Dodger Stadium and Kauffman Stadium are only two stadiums that continue to be baseball-only facilities and are never converted into multi-purpose ballparks.
Kauffman Stadium/ Source: The Kansas City Star
Kansas City came out with a grand plan to build the Truman Sports Complex with separate stadiums for the NFL team the Chiefs and the MLB franchise the Athletics in 1967. The construction of what is now Kauffman Stadium began on July 11, 1968. However, the Athletics, which was based in the city since 1955, moved to Oakland, California, in 1968. This led to public outrage and political threats forcing the MLB to advance its expansions by two seasons from the originally slated 1971 timeline.
Ewing Kauffman-owned the Kansas City Royals began its innings in 1969 at Municipal Stadium. The Royals moved to the new stadium with its opening on April 10, 1973, with the home team routing the Texas Ranger 12-1. Then the ballpark was named Royals Stadium. On July 2, 1993, it was named Kauffman Stadium to honor the man who founded the Royals.
Design & Features
Kauffman Stadium is an example of the modernist ballpark styles that led to a few baseball-only arenas during the cookie-cutter stadium era. Dodger Stadium and Guaranteed Rate Field are only two other surviving specimens of this design. The makers of St. Petersburg’s Tropicana Field, the home to the Tampa Bay Rays, borrowed many features from the K while designing their own.

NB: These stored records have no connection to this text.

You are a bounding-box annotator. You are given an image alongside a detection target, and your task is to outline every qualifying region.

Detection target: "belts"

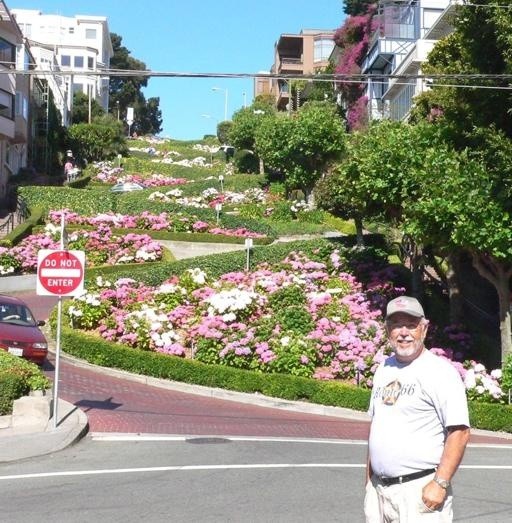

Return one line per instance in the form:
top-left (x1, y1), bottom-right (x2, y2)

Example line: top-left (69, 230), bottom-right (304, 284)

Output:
top-left (379, 468), bottom-right (435, 486)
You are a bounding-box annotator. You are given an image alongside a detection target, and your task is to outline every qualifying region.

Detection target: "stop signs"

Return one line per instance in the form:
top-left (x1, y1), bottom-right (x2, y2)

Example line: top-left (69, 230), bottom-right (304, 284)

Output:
top-left (35, 249), bottom-right (85, 296)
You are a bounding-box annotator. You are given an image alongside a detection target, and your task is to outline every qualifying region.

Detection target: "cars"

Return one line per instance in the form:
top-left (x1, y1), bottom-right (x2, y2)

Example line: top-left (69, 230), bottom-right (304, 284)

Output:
top-left (1, 293), bottom-right (48, 365)
top-left (109, 181), bottom-right (147, 193)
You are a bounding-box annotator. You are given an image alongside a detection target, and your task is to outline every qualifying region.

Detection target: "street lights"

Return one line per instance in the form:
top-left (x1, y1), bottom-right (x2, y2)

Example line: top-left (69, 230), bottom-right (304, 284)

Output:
top-left (87, 75), bottom-right (113, 124)
top-left (201, 114), bottom-right (219, 129)
top-left (212, 86), bottom-right (228, 120)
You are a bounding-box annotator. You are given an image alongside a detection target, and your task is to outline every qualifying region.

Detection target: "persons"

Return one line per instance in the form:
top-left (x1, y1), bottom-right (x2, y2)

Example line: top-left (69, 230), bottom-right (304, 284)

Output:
top-left (363, 295), bottom-right (471, 523)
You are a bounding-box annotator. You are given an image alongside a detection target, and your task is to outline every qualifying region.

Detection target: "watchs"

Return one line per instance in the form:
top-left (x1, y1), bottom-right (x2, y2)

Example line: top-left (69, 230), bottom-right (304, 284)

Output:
top-left (433, 474), bottom-right (450, 490)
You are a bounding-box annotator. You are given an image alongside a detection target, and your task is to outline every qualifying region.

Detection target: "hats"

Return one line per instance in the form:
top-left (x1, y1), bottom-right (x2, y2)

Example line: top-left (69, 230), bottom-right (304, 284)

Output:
top-left (385, 295), bottom-right (424, 321)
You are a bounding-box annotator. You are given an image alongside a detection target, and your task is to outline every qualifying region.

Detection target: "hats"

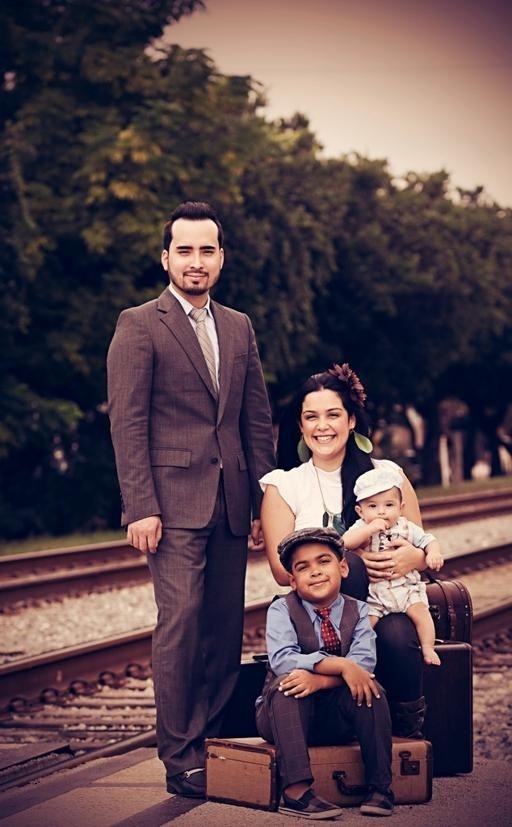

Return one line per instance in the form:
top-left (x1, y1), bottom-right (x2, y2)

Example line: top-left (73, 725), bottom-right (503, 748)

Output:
top-left (277, 527), bottom-right (345, 575)
top-left (353, 468), bottom-right (404, 502)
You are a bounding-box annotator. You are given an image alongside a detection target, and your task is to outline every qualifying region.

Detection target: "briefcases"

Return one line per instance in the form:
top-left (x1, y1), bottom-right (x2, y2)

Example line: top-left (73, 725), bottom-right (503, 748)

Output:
top-left (203, 737), bottom-right (433, 812)
top-left (223, 655), bottom-right (269, 737)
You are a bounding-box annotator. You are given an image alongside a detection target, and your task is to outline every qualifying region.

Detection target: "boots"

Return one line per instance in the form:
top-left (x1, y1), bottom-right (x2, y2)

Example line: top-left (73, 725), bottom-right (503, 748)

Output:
top-left (390, 696), bottom-right (428, 738)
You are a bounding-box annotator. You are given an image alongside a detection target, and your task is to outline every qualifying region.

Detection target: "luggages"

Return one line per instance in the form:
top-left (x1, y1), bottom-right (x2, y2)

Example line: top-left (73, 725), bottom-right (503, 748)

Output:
top-left (424, 569), bottom-right (474, 775)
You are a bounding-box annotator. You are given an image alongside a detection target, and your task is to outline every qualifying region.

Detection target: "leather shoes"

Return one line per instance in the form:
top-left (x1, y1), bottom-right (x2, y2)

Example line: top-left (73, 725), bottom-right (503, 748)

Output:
top-left (167, 768), bottom-right (204, 798)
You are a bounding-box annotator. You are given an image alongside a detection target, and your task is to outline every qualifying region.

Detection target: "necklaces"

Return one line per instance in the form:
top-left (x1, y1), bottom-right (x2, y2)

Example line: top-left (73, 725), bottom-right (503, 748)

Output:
top-left (313, 466), bottom-right (344, 527)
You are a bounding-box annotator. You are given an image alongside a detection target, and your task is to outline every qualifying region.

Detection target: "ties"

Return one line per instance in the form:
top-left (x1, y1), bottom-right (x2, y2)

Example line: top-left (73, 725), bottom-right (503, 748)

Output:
top-left (190, 309), bottom-right (218, 394)
top-left (314, 607), bottom-right (341, 656)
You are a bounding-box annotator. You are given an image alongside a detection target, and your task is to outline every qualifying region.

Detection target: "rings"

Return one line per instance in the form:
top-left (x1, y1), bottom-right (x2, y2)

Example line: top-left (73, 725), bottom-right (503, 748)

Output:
top-left (390, 567), bottom-right (394, 573)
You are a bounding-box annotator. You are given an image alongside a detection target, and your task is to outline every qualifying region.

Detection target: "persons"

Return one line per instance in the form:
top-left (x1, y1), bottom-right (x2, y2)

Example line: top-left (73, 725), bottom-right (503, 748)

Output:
top-left (340, 465), bottom-right (445, 666)
top-left (258, 360), bottom-right (429, 739)
top-left (106, 200), bottom-right (278, 800)
top-left (253, 527), bottom-right (397, 822)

The stadium looks a hybrid of cookie-cutter and multi-purpose styles. While seats provide great, unobstructed views of the field, there are also smaller outfield plazas. Though the upper deck of Kauffman Stadium looks steep, designers restricted its height to enable a better viewer experience. Water Spectacular, the 322-feet fountain at the fence facing the right field, is the world’s largest private fountain.
Kauffman Stadium underwent a major renovation between 2007 and 2010 costing $250 million. A 0.375% increase in sales tax across Jackson County helped fund the project. In return, every household got two 50% discount coupons for home games at the ballpark. The renovated stadium opened with a reduced capacity of 37,903 seats, an outfield concourse, specialized kids’ zone, new press box, four new gates, themed bars, restaurants, a hall of fame, group seats, many other facilities for fans, and fountain view terraces. It also added an HD scoreboard named “Crown Vision,” which is the second largest after AT&T Stadium.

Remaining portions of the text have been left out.